Roma, 3 mag. (LaPresse) - "Come tecnico è stata una conferma netta, non avevo dubbi. E' una persona curiosa, che si vuole aggiornare e migliorare continuamente, inoltre dà valore e importanza ai propri collaboratori. Simpatia e arguzia sono nel suo dna, non posso che parlarne benissimo, non bene". Questa l'opinione in conferenza stampa dell'allenatore della Roma Aurelio Andreazzoli a proposito di Vincenzo Montella, con cui ha collaborato ai tempi della Roma sia da tecnico che da giocatore.

"Le due squadre faranno attenzione alla propria idea di gioco e alle prerogative dell'avversario - ha aggiunto Andreazzoli in merito alla Fiorentina, l'avversario di domenica - Mi piace molto vederla giocare, è brillante e propositiva, partecipa al gioco con tutti i suoi effettivi, ma questo non credo influirà nelle nostre scelte", ha sottolineato il tecnico dei giallorossi.

"IMPARATA LE LEZIONE" - "La differenza di atteggiamento tra la gara con il Pescara e quella con il Siena? Non posso dire che sia un problema risolto, non mi azzardo in previsioni. Avevamo lavorato anche prima del Pescara, abbiamo visto i risultati, è stata una presa di coscienza importante, penso che ci sia servita la lezione". Così si è espresso l'allenatore della Roma in merito alla atteggiamento psicologico della sua squadra.

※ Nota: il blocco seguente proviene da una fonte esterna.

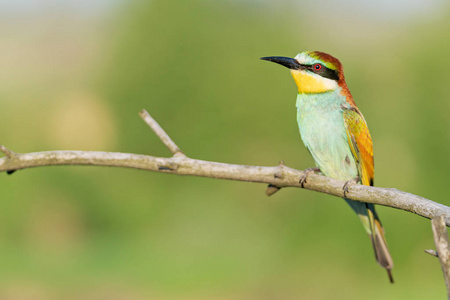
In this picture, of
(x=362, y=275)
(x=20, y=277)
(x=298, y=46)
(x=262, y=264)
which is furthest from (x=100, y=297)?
(x=298, y=46)

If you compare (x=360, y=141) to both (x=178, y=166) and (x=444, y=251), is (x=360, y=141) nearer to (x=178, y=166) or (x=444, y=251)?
(x=178, y=166)

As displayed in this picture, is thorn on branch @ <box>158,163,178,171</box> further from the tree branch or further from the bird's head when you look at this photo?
the bird's head

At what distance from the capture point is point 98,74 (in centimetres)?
577

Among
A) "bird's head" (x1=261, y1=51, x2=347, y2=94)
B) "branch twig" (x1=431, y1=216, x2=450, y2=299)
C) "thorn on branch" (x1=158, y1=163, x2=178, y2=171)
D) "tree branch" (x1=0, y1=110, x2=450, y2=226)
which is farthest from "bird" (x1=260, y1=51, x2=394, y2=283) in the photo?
"branch twig" (x1=431, y1=216, x2=450, y2=299)

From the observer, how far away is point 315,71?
6.44 feet

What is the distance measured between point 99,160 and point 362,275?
4.17 m

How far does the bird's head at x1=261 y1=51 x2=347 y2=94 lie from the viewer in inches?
76.0

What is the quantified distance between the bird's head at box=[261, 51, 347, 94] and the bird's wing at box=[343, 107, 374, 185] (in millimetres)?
120

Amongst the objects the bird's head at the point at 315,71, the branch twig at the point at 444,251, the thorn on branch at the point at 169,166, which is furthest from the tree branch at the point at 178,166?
the bird's head at the point at 315,71

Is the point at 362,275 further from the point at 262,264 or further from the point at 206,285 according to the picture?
the point at 206,285

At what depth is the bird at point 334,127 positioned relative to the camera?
1999 mm

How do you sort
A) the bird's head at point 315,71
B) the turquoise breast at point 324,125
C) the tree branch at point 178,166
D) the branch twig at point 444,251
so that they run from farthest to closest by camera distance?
the turquoise breast at point 324,125 → the bird's head at point 315,71 → the tree branch at point 178,166 → the branch twig at point 444,251

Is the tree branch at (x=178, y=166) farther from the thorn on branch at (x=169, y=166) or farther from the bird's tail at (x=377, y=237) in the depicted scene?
the bird's tail at (x=377, y=237)

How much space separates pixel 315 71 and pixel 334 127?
0.76 feet
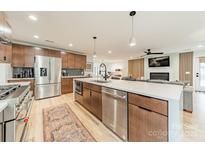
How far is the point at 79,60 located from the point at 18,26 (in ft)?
13.0

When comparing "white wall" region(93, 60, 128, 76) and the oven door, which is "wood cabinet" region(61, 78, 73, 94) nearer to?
the oven door

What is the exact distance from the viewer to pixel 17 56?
475 centimetres

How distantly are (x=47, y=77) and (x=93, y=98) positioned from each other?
315cm

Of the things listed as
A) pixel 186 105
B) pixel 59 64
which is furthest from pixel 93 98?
pixel 59 64

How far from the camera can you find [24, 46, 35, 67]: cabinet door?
490cm

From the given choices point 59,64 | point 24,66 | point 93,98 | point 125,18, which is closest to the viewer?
point 125,18

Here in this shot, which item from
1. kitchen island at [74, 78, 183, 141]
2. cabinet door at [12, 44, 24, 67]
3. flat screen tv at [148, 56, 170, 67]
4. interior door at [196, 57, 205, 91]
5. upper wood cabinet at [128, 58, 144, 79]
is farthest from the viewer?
upper wood cabinet at [128, 58, 144, 79]

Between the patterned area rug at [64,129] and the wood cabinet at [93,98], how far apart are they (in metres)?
0.45

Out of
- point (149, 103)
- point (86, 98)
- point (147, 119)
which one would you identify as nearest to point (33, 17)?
point (86, 98)

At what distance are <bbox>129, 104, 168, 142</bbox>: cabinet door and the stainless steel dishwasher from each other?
16 centimetres

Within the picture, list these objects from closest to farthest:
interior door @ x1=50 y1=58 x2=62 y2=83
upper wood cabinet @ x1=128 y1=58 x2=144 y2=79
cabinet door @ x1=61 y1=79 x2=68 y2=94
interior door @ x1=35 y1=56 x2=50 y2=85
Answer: interior door @ x1=35 y1=56 x2=50 y2=85
interior door @ x1=50 y1=58 x2=62 y2=83
cabinet door @ x1=61 y1=79 x2=68 y2=94
upper wood cabinet @ x1=128 y1=58 x2=144 y2=79

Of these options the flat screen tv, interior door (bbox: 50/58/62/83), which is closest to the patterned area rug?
interior door (bbox: 50/58/62/83)
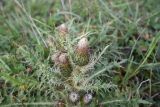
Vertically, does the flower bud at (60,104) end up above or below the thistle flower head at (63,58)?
below

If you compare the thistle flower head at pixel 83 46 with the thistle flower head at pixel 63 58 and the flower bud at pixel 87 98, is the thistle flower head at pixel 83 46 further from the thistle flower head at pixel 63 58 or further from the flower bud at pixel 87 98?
the flower bud at pixel 87 98

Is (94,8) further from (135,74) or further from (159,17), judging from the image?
(135,74)

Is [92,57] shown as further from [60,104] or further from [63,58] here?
[60,104]

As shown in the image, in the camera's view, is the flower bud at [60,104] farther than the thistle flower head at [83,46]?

"Spalletti ha detto che sarò il tecnico della Roma l'anno prossimo? Fa il dirigente della Roma Spalletti? - ha ironizzato Andreazzoli - Me l'hanno accennato e questo mi ha fatto piacere, però credo che sia una decisione che non debba prendere lui, lo ringrazio comunque", ha concluso l'allenatore dei giallorossi.

"CONTENTO DI ESSERE A ROMA" - "L'interesse della Fiorentina? Ne abbiamo già parlato, avevo interesse ad avvicinarmi a casa e di trovare una sistemazione, ero in scadenza di contratto. Mihajlovic aveva piacere ad avermi come collaboratore, con la società abbiamo tirato un po' per le lunghe per il contratto, che prevedeva un impiego sulla scorta di quello che avevo alla Roma", così Andreazzoli ha spiegato il retroscena cui contatti avuti con la società gigliati ai tempi di Mihajlovic. "Poi ho conosciuto Sabatini e la nuova società, l'ambiente di Roma ha fatto la differenza - ha proseguito l'attuale allenatore dei giallorossi - Per cui allora le cose sono andate diversamente, ma sono contento che siano andate in questa maniera", ha concluso Andreazzoli.